TERASBATAM.id – Mantan Kepala Badan Narkotika Nasional (BNN), Komjen Pol (Purn) Anang Iskandar, menilai banyak putusan pengadilan dalam kasus penyalahgunaan narkotika yang mengandung malpraktik. Hal ini mengakibatkan penyalah guna dihukum pidana, penjara, terjadi over capacity di lembaga pemasyarakatan (lapas), serta menimbulkan riwayat kriminal buruk bagi penyalah guna.
Anang Iskandar menjelaskan, Undang-Undang Nomor 35 Tahun 2009 tentang Narkotika dan sumber hukumnya, yaitu Undang-Undang Nomor 8 Tahun 1976 tentang Pengesahan Konvensi Tunggal Narkotika beserta protokol yang mengubahnya, menyatakan bahwa hukuman bagi penyalah guna adalah rehabilitasi.

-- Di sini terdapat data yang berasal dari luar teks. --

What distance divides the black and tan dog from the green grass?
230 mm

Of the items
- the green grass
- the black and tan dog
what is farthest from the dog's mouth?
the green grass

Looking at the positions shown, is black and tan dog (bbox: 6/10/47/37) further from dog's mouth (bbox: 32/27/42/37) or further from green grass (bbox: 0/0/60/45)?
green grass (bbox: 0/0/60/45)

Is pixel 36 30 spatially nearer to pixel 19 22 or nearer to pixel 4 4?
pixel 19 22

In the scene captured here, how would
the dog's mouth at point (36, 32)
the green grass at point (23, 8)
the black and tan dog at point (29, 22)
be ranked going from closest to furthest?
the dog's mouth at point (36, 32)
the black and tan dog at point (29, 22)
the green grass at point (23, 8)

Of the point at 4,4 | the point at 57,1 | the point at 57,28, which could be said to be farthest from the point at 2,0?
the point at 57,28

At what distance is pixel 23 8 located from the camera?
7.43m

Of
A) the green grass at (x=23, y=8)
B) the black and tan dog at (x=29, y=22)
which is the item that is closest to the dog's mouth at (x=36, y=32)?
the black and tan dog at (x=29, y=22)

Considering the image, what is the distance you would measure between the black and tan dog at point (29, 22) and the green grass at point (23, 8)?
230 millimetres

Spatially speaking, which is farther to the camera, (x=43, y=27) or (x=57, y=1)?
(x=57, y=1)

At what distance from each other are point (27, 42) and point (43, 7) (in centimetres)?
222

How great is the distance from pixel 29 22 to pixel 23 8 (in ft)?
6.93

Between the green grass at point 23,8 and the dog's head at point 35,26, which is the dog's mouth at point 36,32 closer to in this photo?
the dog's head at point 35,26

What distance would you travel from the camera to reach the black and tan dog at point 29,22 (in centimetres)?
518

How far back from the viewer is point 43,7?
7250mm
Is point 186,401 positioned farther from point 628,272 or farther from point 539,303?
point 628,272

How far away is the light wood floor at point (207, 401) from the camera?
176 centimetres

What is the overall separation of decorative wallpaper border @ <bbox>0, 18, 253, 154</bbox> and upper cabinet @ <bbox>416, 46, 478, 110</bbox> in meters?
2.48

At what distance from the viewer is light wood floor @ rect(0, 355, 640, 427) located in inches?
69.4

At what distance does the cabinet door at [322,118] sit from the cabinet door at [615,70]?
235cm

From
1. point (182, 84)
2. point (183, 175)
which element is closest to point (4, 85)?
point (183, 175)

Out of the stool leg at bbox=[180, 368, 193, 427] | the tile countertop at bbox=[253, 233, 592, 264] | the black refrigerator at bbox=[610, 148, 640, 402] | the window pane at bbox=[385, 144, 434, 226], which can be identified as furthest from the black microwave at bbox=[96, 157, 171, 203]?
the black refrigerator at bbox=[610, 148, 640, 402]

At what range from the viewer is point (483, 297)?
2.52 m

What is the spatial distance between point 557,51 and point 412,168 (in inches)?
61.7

“Rehabilitasi adalah hukuman alternatif (pengganti hukuman pidana) dalam perundang-undangan narkotika Indonesia,” ujar Anang Iskandar, Jumat (21/03/2025).
Menurut Anang, hakim diberi kewenangan memutus hukuman rehabilitasi jika terbukti bersalah dan menetapkan menjalani rehabilitasi jika tidak terbukti bersalah. Selama proses pengadilan, hakim wajib memperhatikan status penyalah guna atas bantuan ahli. Jika penyalah guna berpredikat sebagai pecandu, hakim wajib memutus yang bersangkutan menjalani rehabilitasi.
“Kalau faktanya, penyalah guna narkotika dalam proses pengadilan didakwa sebagai pengedar dan dijatuhi hukuman penjara yang mengakibatkan lapas over capacity dan riwayat kriminal buruk, apakah itu bukan malpraktik putusan pengadilan? Yes! Itu kesalahan proses pengadilan dan penjatuhan hukumannya yang tidak berdasarkan perundang-undangan narkotika, tetapi berdasarkan perundang-undangan pidana,” tegas Anang.
Anang mencontohkan kasus-kasus selebritas yang berulang kali dipenjara karena penyalahgunaan narkoba. “Mereka berhak sembuh dari sakit yang dideritanya atas putusan hakim, bukan dipenjara berkali-kali biar kapok,” katanya.